The number of A-levels sat this year may have dropped by 17,000, but another qualification designed to develop sixth-formers’ independent learning and research skills has bucked the trend with its fifth consecutive rise in entries.
This year, the extended project was sat by 33,200 students, up 9 per cent from 2013. Only eight A-level subjects were sat by more students, with the qualification proving more popular than established courses such as sociology, geography and economics.
But this only tells part of the little-known success story: the number of entries has increased six-fold since it was first taken in 2009 by just 5,100 sixth-formers.
It was initially created as a compulsory element of the ill-fated Diploma by the former Labour government, but has since evolved into a standalone qualification in its own right.
Most commonly, it takes the form of a dissertation of 5,000-6,000 words, which could be structured as an academic essay or research report. Alternatively, students also have the option of creating an artefact, such as a piece of art or a computer game, or staging a production, which could take the form of a charity event, fashion show or sports event.
Speaking at the launch of this year’s A-level results, AQA chief executive Andrew Hall said the extended project was in many schools replacing the general studies A-level, which saw a 24 per cent drop in entries from last year. This was the first year in which more students entered the extended project than general studies, which this summer was sat by 7,600 fewer students than in 2013.
“The extended project is a qualification that higher education [institutions] find attractive,” he said. “When we talk to them and schools talk to them, they say it’s not the qualification itself but it’s actually the development in skills, in research, writing and investigation, that they find particularly valuable in helping young people prepare for their university courses.
“To some extent, I think it’s replacing general studies as that fourth subject in a number of schools and colleges… I think that’s a qualification that’s straightforward to deliver in schools, and will continue to gain popularity.”
Brian Lightman, general secretary of the Association of School and College Leaders, said the extended project was also highly regarded by employers.

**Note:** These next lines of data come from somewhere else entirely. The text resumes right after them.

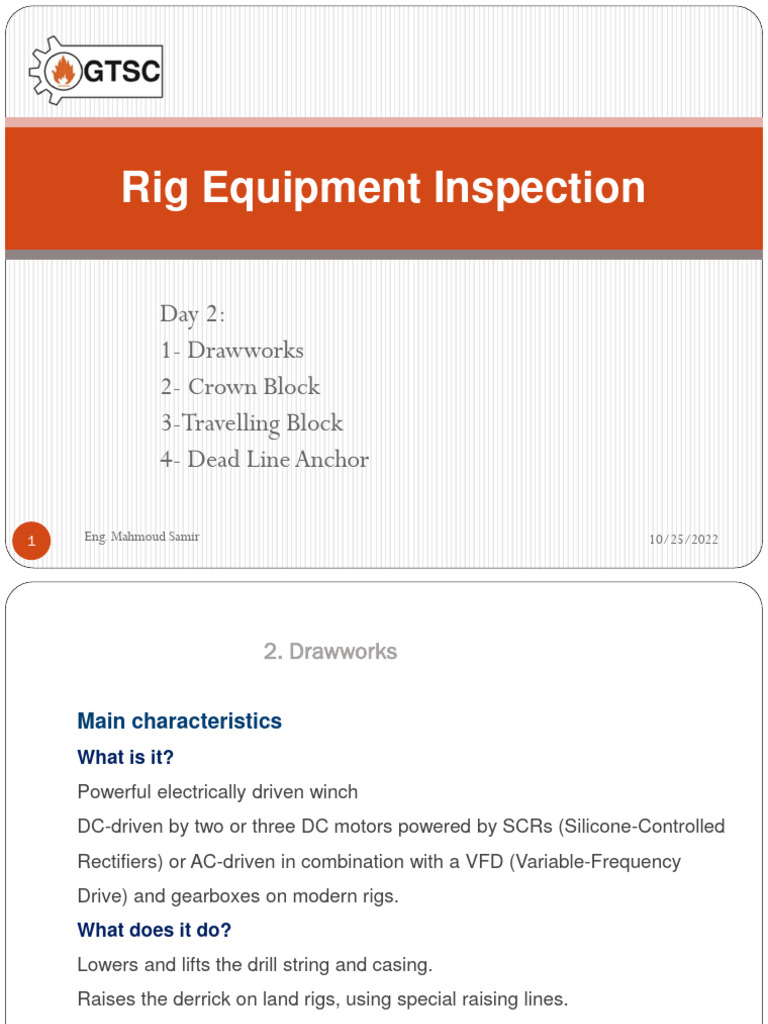 GTSC

Rig Equipment Inspection

Day 2:
1- Drawworks
2- Crown Block
3-Travelling Block
4- Dead Line Anchor

1

Eng. Mahmoud Samir

10/25/2022

2. Drawworks

Main characteristics

What is it?

Powerful electrically driven winch

DC-driven by two or three DC motors powered by SCRs (Silicone-Controlled Rectifiers) or AC-driven in combination with a VFD (Variable-Frequency Drive) and gearboxes on modern rigs.

What does it do?

Lowers and lifts the drill string and casing.

Raises the derrick on land rigs, using special raising lines.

“Think of the range of skills young people need in the workplace: communication skills, the ability to work independently, to solve problems, to research effectively and to write coherently,” he said. “All of these things employers tell us they need, over and over again.

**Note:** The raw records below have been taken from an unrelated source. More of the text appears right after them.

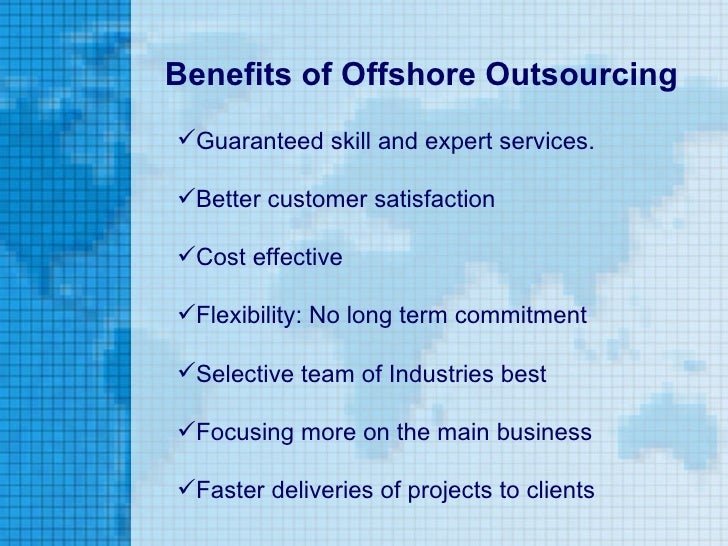 Benefits of Offshore Outsourcing

✓Guaranteed skill and expert services.

✓Better customer satisfaction

✓Cost effective

✓Flexibility: No long term commitment

✓Selective team of Industries best

✓Focusing more on the main business

✓Faster deliveries of projects to clients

“To undertake independent work of this kind over a long period really helps [students] to develop those transferable skills. I’m sure it will make them better students in higher education when they progress to that. But it makes them more employable as well.
“It also gives them an opportunity to pursue an area of particular interest they have by conducting a piece of research, or an in-depth study, of an area of interest. This is a really positive development and it complements what they will do through the other A-level courses they will follow, and allows them to add further depth and rigour to their studies.”